Coincident’s Israel Blume is beaming over the coupling of his superb Super Eclipse loudspeaker ($5,499/pr) with the Manley Labs 250 Monoblocks. Very good sound indeed. While you only see three drivers on the front baffle, an additional set of three 8-inch woofers is mounted on the side panels. Nominal impedance is 14 ohms and the sensitivity is 92 dB – sounds like a good match for a 10 wpc single-ended amp. For more information, check out their Website at: http://www.coincidentspeaker.com.

 

 

 

Mr. Hank Wolcott, the progenitor of Wolcott Audio is proudly displaying the Presence ($8,495/pr), an innovative 220 wpc tube monoblock amplifier that can sink full power into a 2-ohm load. Positive current feedback is used to produce zero output impedance and hence an infinite damping factor for exceptional bass performance. An octet of EL34s is used per side. These are biased automatically at turn-on by a controller board. Nice. No need to purchase specially matched tube sets. The Presence was doing a wonderful job driving the Sound Lab A-1 loudspeakers – a speaker load from hell that gives most amplifiers fits. Wolcott Audio may be contacted at: 2250 North Bigelow Ave., Simi Valley, CA 93065 (Tel.: 805-527-8842).

Spatial reasoning dataset excerpts =>
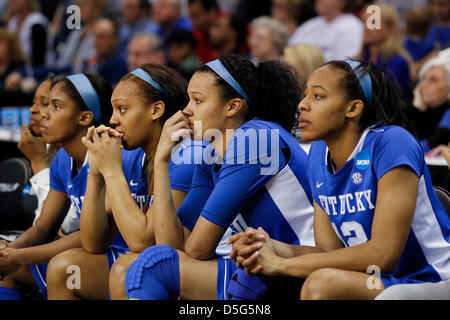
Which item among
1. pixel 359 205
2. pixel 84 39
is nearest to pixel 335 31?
pixel 84 39

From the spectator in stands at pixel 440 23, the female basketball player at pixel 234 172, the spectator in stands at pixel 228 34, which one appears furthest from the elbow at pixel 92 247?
the spectator in stands at pixel 440 23

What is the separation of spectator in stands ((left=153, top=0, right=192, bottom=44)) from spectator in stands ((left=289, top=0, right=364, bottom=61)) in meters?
1.53

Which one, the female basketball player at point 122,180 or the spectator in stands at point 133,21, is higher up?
the spectator in stands at point 133,21

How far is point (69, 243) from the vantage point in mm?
3230

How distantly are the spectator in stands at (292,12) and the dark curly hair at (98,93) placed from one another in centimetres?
408

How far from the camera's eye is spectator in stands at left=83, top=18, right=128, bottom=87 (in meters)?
6.87

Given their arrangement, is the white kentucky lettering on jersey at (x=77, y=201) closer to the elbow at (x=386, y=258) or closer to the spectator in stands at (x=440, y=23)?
the elbow at (x=386, y=258)

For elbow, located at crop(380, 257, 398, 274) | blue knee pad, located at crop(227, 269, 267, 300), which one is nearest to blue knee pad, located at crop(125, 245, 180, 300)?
blue knee pad, located at crop(227, 269, 267, 300)

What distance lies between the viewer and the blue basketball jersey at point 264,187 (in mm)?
Answer: 2566

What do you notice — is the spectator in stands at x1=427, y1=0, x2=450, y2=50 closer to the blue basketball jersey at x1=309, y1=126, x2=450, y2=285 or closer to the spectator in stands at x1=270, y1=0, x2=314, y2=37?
the spectator in stands at x1=270, y1=0, x2=314, y2=37

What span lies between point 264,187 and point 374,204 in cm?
47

Exercise set =>
1) From the audio equipment text:
(a) What is the price of the Super Eclipse loudspeaker?
(b) What is the Super Eclipse's nominal impedance?
(c) How many EL34s does the Presence use per side?
2) Revise the audio equipment text by reproducing everything from "Mr. Hank Wolcott, the" down to "93065 (Tel.: 805-527-8842)." with "loudspeakers" replaced by "speakers".
The listing above is separate material and has no connection to the audio equipment text.

Task responses =>
1)
(a) $5,499/pr
(b) 14 ohms
(c) Eight (an octet)

2)
Mr. Hank Wolcott, the progenitor of Wolcott Audio is proudly displaying the Presence ($8,495/pr), an innovative 220 wpc tube monoblock amplifier that can sink full power into a 2-ohm load. Positive current feedback is used to produce zero output impedance and hence an infinite damping factor for exceptional bass performance. An octet of EL34s is used per side. These are biased automatically at turn-on by a controller board. Nice. No need to purchase specially matched tube sets. The Presence was doing a wonderful job driving the Sound Lab A-1 speakers – a speaker load from hell that gives most amplifiers fits. Wolcott Audio may be contacted at: 2250 North Bigelow Ave., Simi Valley, CA 93065 (Tel.: 805-527-8842).